While constructing an investment portfolio, you target each of your financial goals. For instance, for retiring, you work out a target retirement nest and arrive at monthly investments to hit the target. Similarly, other financial goals such as children ‘s education, are worked out.
However, such financial planning assumes a constant stream of income for the family to make such investments. What if the unexpected happens? It could not only throw family finances off but also jeopardize the financial goals under consideration. How do we financially safeguard our family from a mishap or an unfortunate event?
That’s where the insurance comes in handy – working more like a dormant emergency fund. While there are many types of insurance, financial experts categorize the following four as the essentials:
1. Term life cover
The death of a sole earning member of a family at an early age disrupts income streams. That’s where ownership of a term life cover could come in handy. It is a pure life cover and the cheapest of all. A 40-year old taking a life cover of Rs 1 crore pays Rs 27,000 annually. In case of death of the insured, a sum assured of Rs 1 crore is paid to his family.
How much cover does a family need? Some take a cover that’s 10-12 times one’s annual income, while others are happy hitting a seven-digit figure (Rs 1 crore). But income keeps changing over a period of time while a seven-digit figure of sum assured doesn’t last long practically. So, essentially you should consider the expected income loss from the death of an earning member.
2. Medical cover
An unexpected medical expense can also affect family finances. A major surgery costs about Rs 4-5 lakh. Angioplasty or bypass surgery can set you back at least by about Rs 2-4 lakh, while a kidney transplant costs at least Rs 4 lakh.
Medical insurance kicks in whenever there is hospitalization or related expenses to be borne by a family member. These expenses are either reimbursed or paid directly to the network hospitals by the insurer.

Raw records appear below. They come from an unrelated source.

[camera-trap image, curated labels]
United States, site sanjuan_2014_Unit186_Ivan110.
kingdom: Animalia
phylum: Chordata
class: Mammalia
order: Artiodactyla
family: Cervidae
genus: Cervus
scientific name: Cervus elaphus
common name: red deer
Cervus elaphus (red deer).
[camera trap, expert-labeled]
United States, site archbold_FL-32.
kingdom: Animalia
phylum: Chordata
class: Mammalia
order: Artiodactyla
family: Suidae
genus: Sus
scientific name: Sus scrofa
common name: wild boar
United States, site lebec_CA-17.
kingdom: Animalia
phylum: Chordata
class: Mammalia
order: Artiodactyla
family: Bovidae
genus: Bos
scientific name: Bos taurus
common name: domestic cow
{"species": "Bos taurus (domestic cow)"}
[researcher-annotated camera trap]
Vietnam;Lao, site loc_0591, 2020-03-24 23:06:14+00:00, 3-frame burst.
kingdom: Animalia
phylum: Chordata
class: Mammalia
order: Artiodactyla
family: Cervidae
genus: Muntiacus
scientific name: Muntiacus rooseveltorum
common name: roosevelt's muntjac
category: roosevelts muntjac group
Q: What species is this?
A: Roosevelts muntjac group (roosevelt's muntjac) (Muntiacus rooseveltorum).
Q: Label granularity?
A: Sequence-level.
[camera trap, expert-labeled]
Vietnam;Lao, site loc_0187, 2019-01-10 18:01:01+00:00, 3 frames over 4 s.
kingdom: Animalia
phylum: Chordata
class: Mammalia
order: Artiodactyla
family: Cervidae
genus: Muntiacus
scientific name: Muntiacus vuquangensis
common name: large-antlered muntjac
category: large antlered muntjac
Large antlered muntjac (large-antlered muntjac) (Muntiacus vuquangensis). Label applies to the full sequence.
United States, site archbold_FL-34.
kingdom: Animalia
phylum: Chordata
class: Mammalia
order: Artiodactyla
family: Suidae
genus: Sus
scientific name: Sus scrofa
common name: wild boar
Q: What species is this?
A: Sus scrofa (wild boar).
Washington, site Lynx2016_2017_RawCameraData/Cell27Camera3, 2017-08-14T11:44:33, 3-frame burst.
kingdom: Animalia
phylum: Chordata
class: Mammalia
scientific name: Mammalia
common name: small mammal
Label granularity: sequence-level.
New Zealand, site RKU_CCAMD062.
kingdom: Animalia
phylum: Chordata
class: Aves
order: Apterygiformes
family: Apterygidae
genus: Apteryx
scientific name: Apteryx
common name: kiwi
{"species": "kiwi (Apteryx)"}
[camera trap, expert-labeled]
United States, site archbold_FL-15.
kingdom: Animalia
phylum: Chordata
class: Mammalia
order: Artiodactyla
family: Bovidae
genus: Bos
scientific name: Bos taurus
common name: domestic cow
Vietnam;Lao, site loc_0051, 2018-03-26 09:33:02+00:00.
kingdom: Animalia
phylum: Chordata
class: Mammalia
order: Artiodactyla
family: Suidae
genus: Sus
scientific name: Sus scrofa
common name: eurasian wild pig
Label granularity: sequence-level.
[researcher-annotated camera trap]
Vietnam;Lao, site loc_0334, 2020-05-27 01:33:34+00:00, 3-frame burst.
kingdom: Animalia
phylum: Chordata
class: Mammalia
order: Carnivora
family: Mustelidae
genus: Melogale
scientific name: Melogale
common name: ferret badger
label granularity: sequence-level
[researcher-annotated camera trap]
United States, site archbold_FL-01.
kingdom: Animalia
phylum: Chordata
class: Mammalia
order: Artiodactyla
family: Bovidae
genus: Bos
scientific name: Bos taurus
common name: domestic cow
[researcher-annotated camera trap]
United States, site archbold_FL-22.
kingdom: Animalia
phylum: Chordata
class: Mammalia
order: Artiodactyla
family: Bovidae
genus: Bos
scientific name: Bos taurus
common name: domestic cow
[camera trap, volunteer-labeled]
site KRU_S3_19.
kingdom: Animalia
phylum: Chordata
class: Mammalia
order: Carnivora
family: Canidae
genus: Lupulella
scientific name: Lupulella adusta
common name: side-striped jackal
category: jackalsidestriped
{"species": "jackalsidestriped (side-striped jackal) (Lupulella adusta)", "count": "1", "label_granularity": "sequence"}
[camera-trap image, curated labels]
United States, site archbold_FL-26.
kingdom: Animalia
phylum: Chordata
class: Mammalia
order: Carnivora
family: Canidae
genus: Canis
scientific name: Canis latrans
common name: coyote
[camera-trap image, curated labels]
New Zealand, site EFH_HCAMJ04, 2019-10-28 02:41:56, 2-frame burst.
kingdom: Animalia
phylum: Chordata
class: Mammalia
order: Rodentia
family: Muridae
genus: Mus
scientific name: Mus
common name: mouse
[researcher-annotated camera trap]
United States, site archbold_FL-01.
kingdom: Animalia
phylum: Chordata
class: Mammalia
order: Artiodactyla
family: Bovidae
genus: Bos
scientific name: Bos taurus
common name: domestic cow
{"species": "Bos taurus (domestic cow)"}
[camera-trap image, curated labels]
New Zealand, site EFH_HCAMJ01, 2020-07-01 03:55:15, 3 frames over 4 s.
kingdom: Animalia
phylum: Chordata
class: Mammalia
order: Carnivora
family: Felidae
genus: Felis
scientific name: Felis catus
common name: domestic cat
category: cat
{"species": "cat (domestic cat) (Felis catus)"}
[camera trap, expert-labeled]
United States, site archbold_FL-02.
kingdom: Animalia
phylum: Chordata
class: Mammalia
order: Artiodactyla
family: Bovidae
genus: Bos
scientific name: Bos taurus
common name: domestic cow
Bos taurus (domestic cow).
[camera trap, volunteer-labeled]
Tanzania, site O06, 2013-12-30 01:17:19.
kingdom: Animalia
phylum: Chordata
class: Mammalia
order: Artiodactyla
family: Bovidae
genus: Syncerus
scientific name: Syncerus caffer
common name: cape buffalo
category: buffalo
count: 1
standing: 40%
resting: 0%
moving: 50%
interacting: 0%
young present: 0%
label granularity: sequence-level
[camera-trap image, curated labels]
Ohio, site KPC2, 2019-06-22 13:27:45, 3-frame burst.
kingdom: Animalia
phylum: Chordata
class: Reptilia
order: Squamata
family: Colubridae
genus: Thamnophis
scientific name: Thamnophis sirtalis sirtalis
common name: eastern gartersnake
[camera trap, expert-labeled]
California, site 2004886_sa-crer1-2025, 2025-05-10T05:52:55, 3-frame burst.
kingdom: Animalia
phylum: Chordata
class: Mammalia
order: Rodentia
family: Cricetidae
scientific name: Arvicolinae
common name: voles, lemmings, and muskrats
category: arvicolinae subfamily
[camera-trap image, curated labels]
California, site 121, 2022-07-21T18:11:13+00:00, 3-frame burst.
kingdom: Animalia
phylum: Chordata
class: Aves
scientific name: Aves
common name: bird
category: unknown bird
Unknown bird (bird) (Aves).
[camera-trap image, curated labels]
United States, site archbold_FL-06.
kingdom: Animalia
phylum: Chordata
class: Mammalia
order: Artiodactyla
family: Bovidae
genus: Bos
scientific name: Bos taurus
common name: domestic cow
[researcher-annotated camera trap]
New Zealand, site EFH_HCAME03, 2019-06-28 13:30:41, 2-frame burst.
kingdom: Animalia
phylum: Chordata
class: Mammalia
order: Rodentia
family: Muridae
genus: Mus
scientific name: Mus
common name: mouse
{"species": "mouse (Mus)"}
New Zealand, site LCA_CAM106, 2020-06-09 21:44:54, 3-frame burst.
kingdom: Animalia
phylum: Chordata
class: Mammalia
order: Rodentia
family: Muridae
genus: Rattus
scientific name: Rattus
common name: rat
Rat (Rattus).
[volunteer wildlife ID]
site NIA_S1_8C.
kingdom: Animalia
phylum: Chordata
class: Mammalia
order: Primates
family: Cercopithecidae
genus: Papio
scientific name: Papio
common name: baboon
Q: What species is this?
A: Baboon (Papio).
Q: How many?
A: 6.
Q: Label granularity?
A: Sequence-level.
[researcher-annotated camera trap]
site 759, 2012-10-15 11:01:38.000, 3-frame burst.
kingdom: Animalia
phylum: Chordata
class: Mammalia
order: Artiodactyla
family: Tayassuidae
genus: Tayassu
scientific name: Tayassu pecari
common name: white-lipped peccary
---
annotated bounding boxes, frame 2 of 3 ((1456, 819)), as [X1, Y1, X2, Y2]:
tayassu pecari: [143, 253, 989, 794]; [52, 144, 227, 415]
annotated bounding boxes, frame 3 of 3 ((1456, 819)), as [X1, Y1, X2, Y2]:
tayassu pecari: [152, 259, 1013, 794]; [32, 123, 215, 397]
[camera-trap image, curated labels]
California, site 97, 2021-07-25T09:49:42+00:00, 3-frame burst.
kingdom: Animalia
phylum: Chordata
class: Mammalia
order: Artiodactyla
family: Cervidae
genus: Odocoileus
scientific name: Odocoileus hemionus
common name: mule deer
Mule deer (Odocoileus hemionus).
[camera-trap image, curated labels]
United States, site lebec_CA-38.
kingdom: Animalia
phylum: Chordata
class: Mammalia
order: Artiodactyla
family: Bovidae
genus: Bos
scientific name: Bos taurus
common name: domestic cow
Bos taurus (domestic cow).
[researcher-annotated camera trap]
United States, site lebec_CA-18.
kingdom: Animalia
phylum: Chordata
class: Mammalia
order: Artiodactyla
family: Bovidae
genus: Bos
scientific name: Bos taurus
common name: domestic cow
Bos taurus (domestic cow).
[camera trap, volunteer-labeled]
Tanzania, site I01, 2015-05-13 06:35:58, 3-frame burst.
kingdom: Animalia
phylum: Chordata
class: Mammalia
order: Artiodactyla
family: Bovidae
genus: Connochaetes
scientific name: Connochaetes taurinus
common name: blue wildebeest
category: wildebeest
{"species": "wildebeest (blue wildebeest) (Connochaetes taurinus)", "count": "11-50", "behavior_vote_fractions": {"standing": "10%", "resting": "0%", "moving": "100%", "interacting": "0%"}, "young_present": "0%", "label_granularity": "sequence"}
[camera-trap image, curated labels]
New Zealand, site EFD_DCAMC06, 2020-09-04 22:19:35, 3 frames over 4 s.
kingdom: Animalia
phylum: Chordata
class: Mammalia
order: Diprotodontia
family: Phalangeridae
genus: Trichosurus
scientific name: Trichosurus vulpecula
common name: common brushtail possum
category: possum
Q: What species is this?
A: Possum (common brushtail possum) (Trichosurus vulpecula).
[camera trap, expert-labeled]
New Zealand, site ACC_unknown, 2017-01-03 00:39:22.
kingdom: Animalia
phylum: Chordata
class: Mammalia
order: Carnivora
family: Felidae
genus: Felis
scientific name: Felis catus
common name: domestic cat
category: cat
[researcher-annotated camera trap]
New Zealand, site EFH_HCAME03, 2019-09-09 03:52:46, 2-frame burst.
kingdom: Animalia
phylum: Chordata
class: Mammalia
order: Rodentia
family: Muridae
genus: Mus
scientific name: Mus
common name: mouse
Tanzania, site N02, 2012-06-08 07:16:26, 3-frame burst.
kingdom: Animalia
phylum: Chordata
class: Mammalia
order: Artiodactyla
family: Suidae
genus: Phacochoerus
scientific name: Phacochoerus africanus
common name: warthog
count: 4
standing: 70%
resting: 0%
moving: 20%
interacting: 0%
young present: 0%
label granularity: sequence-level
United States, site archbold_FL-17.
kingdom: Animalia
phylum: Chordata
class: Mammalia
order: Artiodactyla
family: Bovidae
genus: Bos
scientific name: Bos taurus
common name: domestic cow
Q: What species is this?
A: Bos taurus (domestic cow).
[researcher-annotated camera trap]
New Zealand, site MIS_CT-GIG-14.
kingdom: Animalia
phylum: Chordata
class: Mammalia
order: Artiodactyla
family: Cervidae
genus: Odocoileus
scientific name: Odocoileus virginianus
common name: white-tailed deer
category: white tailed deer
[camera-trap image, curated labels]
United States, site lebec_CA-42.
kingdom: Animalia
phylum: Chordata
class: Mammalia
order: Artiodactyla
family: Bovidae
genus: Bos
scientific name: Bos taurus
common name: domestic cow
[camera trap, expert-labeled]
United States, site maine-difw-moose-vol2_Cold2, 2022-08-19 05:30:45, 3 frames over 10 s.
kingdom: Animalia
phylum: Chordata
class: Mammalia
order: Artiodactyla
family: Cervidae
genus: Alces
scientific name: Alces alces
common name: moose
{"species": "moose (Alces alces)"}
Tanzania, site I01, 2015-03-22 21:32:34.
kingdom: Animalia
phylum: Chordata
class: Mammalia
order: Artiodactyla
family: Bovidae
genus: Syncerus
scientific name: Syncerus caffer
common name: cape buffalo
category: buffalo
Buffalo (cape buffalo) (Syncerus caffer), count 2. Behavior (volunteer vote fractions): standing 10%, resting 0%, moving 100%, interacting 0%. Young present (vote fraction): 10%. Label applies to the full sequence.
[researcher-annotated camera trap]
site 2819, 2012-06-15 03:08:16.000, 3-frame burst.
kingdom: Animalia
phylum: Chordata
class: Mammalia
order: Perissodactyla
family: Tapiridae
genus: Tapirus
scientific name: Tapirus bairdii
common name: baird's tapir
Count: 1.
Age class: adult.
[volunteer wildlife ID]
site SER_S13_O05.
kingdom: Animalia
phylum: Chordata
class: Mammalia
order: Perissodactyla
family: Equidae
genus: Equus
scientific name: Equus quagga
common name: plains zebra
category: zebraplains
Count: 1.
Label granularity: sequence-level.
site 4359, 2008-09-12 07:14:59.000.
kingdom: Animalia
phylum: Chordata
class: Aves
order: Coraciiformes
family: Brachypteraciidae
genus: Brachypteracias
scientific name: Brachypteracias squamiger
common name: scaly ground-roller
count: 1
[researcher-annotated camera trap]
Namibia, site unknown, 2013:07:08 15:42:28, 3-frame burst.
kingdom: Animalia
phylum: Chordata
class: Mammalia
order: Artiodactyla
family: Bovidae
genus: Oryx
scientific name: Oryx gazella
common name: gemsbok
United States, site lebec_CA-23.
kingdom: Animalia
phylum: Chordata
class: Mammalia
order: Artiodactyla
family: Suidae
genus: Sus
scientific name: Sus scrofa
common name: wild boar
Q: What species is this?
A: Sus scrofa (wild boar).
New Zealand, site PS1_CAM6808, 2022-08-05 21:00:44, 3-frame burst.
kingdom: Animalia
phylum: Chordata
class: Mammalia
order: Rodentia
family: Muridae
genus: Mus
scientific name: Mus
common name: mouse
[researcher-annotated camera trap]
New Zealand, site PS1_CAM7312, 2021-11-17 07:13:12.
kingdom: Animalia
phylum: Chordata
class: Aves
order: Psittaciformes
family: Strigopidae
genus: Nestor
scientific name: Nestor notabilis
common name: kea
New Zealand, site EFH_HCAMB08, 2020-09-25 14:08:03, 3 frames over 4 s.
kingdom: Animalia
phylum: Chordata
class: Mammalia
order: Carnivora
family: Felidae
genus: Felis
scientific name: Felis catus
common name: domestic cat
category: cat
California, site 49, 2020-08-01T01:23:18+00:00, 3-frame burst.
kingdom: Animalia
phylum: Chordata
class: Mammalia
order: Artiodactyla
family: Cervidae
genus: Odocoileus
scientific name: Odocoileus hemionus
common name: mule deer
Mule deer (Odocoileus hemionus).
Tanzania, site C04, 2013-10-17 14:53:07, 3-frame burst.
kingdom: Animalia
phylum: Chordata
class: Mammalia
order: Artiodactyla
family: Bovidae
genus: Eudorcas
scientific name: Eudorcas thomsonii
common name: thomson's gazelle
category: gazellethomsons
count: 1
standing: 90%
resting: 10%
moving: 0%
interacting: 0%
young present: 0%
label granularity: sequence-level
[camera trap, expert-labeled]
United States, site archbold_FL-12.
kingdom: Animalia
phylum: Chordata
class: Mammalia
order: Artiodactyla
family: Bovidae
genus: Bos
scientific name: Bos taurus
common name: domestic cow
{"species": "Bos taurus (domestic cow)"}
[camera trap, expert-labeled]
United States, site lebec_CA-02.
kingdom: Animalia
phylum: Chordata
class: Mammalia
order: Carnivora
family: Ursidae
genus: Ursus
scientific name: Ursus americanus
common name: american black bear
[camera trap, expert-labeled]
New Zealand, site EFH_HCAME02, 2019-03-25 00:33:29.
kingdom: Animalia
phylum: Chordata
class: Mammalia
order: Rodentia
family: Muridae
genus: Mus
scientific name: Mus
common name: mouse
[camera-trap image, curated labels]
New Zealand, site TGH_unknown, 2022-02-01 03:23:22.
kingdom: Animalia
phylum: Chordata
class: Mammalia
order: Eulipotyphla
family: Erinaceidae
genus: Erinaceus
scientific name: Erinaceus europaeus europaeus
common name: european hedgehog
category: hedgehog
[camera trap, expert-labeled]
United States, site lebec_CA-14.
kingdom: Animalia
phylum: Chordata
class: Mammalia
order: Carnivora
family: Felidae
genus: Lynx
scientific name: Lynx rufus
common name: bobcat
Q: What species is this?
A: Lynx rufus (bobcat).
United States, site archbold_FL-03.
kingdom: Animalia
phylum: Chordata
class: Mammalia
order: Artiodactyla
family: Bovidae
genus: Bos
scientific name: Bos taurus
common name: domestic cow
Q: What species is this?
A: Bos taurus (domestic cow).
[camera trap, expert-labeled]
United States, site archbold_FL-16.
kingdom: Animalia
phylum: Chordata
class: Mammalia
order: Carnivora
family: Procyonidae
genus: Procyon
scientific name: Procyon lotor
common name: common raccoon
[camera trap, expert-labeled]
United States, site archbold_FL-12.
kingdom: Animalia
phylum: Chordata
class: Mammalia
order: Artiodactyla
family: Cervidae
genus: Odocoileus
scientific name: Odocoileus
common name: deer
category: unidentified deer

A base health cover with a sum assured of Rs 10 lakh is adequate for a young family to begin with. However, you need to top it up regularly, as medical costs escalate.
3. Critical illnesses and Accident cover
Treatment for critical illness like cancer costs even more – upwards of Rs 10 lakh. When one gets a comprehensive health insurance policy for the family including that for critical illnesses, it essentially outsources such large expenses in case of hospitalization to the insurer and they don’t have to bear them or plan for them. This in turn frees up savings which can be ploughed into long term investments.
Similarly, an accident cover indemnifies you in case of accidents, injuries, temporary and permanent disabilities. You can have them as riders on your life cover by paying an extra premium.
Think of the above insurances as a dormant emergency fund that comes to your rescue in case of contingencies. It frees up your savings for making long term investments and in achieving various financial goals with the least disruption.